- _QUOTED PASSAGE_
▬▬▬▬▬▬▬▬▬▬
HELSINGIN SANOMAT
  INTERNATIONAL EDITION - PEOPLE

   You arrived here at 11:44 Helsinki time Friday 25.5.2012

   HOME

   ARCHIVE

   ABOUT



   SUOMEKSI -
   IN FINNISH






Nokia's Ollila moving on to meet even greater challenges

Jorma Ollila leaves top post at Nokia and moves on to Shell Oil


Nokia's Ollila moving on to meet even greater challenges
 print this
By Anni Lassila
     
      What are great managers made of?
      Single-mindedness, temperament, self-confidence, intelligence, and a powerful work ethic.
      Words like these can be used to describe 55-year-old Jorma Ollila, who is leaving his day job at the helm of Nokia at the beginning of June. Ollila has worked at the company for 21 years, and more than 14 of those years he has been the company's CEO.
      He has turned a company involved in many different activities, and which suffered from both a financial and a leadership crisis, into an efficiently-operating manufacturer of mobile telephones and networks.
      About every third mobile telephone now being sold in the world is manufactured by Nokia. The company is in second place in the market for mobile phone networks.
      In Finnish industry, Nokia is in a class of its own. Its turnover of EUR 34 million is almost three times that of Finland's second-largest corporation - Stora Enso. Nokia's business profit was more than ten times that of the paper giant.
      In 14 years Nokia's market value has risen from about half a billion euros to nearly EUR 70 billion.
      So how has Ollila managed such a feat?
     
The vision of Nokia as an international giant in the technology field was born earlier, in the mind of the company's previous top executive Kari Kairamo. However, the steps that were taken were fumbling and unsuccessful.
      Grandiose and poorly-planned corporate purchases brought the company close to bankruptcy in the late 1980s. Nokia was still an image of a company led by established financial camps, managed on the basis of old-boy networks.
      Ollila represented a new age in which the measure of success is the rise in the value of a company's shares, and in which merits are more important in appointments than friendships or family ties.
      Key advocates of appointing Ollila were Ahti Hirvonen, the managing director of the Union Bank of Finland at the time, as well as Casimir Ehrnrooth, Nokia's Chairman of the Board. They felt convinced that Ollila was the right person for the job. He had studied abroad and worked at Citibank in London - something that was quite rare at the time.
      At the age of 40, Ollila had a clear vision of what needed to be done to get the company out of its crisis. Cuts had to be made, with no regard to rank or prestige. There were plenty of good people in the company, but management was below standard.
      The strategy of focusing on mobile phones and telecommunications networks emerged in 1994. Ollila had been at the helm of mobile phone operations for about two years before his appointment as CEO. Therefore, he knew where the field was developing.
     
As a manager Ollila was, and still is, very strict.
      However, he also has charisma, and a quality that inspires others. He brought "a feeling of the rising sun", says Yrjö Neuvo, who came to work at Nokia in 1993, and who retired as Senior Vice President last year.
      Neuvo was one of the members of the core group of people assembled by Ollila, which kept together until last year.
▬▬▬▬▬▬▬▬▬▬
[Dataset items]
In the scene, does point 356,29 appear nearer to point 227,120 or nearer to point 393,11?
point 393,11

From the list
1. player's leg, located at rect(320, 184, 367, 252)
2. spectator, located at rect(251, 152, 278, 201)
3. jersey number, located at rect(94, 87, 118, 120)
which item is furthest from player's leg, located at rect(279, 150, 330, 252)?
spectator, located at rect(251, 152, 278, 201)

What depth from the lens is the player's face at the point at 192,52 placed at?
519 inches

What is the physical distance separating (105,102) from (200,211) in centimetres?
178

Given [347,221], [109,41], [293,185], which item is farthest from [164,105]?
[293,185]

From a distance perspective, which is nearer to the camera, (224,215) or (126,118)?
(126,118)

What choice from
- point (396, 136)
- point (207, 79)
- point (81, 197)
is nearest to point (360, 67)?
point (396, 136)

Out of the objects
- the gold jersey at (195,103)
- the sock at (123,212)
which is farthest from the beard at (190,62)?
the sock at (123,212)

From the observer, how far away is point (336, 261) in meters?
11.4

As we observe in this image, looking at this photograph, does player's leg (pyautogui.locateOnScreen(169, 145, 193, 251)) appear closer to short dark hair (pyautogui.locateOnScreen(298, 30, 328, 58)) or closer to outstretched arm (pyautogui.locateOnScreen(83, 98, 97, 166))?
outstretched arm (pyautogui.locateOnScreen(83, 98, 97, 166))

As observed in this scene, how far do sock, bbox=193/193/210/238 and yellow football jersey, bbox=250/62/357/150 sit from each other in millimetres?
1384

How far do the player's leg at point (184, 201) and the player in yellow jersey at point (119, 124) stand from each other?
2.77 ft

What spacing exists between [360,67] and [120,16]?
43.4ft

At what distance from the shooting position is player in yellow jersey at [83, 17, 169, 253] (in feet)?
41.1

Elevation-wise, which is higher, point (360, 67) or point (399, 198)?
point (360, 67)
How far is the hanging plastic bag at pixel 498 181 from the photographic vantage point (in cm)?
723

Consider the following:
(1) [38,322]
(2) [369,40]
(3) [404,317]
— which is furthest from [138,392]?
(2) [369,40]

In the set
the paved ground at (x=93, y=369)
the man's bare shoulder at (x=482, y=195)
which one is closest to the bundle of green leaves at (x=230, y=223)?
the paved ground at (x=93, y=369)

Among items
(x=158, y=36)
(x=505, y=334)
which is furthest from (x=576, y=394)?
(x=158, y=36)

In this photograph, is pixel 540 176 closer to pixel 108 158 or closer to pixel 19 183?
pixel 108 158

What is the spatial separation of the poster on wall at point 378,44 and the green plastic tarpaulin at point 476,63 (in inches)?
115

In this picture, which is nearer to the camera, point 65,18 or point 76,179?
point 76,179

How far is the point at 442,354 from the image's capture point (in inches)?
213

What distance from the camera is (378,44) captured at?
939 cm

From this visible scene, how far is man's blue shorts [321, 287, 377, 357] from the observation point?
▬▬▬▬▬▬▬▬▬▬
- _GIVEN REQUEST 1_
In the article on Jorma Ollila, copy everything from "In 14 years" down to "such a feat?", swapping "market value" for "market capitalization".
- _GIVEN REQUEST 2_
According to the article on Jorma Ollila, at which bank in London had Ollila worked?

- _EXERCISE RESULT 1_
In 14 years Nokia's market capitalization has risen from about half a billion euros to nearly EUR 70 billion.
      So how has Ollila managed such a feat?

- _EXERCISE RESULT 2_
Citibank